■ Extrait
▼

Cuba: A André Chassaigne et Serge Legendre
par Françoise Lopez
Si nous avons choisi de mettre le texte d'André Chassaigne sur notre site, c'est bien évidemment, que nous sommes d'accord dans l'ensemble avec son point de vue et surtout sur la nécessité de fournir aux défenseurs de Cuba des arguments à opposer à ceux qui disent que Cuba est une dictature.
Pour autant, je souhaiterais nuancer quelques détails.
La bureaucratie paralysante au service d'une centralisation excessive.
Sergio fait de ce problème une question de théorie. "Là on touche à un des problèmes de la construction du socialisme qui n'est pas facile à résoudre, tant c'est intégré dans le système", écrit-il. Moi, je n'irai pas si loin sans doute parce que je connais beaucoup moins bien que Sergio la théorie marxiste mais je me demande pourquoi un système socialiste éprouve le besoin impérieux de cette "centralisation excessive". Quand nos projets n'aboutissement pas à Cuba, on nous a souvent objecté que c'était parce que nous n'avions pas suivi la bonne filière. Et c'est vrai que dans ce système, les règles ne peuvent pas ne pas être scrupuleusement suivies, ce qui bloque des projets parfois pour des points de détails sans aucune importance réelle. Alors pourquoi? Une des craintes justifiées de ceux qui mettent en place des systèmes socialistes, c'est de voir surgir la même corruption que dans les systèmes capitalistes. La centralisation est sans doute un moyen pour éviter les dérives. Parfois, elle est sans doute excessive et bloque le fonctionnement des choses. Elle n'est pas non plus totalement efficace pour éviter la corruption mais il n'en reste pas moins que, si la corruption zéro n'existe pas (pas plus à Cuba qu'ailleurs), ce que les Cubains nomment "corruption" dans leur pays n'a rien à voir avec la corruption endémique que l'on observe dans les pays d'Afrique et qui fait quasiment partie intégrante du système.

▲

■ Consigne
D'après l'extrait sur Cuba, à quoi sert sans doute la centralisation ? Les enregistrements ne servent à rien pour cet exercice.

■ Enregistrements bruts
▼

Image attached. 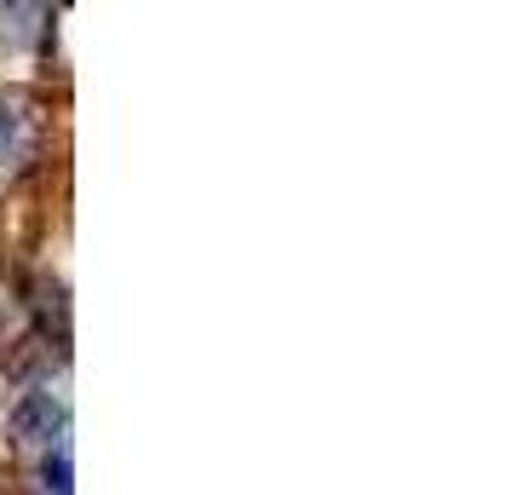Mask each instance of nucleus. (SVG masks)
Masks as SVG:
<instances>
[{"label":"nucleus","instance_id":"nucleus-1","mask_svg":"<svg viewBox=\"0 0 512 495\" xmlns=\"http://www.w3.org/2000/svg\"><path fill=\"white\" fill-rule=\"evenodd\" d=\"M12 438L24 449H52V438L64 444V438H70V409L52 398V392H29V398L12 409Z\"/></svg>","mask_w":512,"mask_h":495},{"label":"nucleus","instance_id":"nucleus-4","mask_svg":"<svg viewBox=\"0 0 512 495\" xmlns=\"http://www.w3.org/2000/svg\"><path fill=\"white\" fill-rule=\"evenodd\" d=\"M24 116H12V104L0 98V162H12V156H24Z\"/></svg>","mask_w":512,"mask_h":495},{"label":"nucleus","instance_id":"nucleus-2","mask_svg":"<svg viewBox=\"0 0 512 495\" xmlns=\"http://www.w3.org/2000/svg\"><path fill=\"white\" fill-rule=\"evenodd\" d=\"M47 6H35V0H24V6H0V41H12V47H35L41 41V29H47Z\"/></svg>","mask_w":512,"mask_h":495},{"label":"nucleus","instance_id":"nucleus-3","mask_svg":"<svg viewBox=\"0 0 512 495\" xmlns=\"http://www.w3.org/2000/svg\"><path fill=\"white\" fill-rule=\"evenodd\" d=\"M41 495H70V444H58L41 461Z\"/></svg>","mask_w":512,"mask_h":495}]
</instances>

▲

■ Réponse attendue
C'est sans doute un moyen pour éviter les dérives.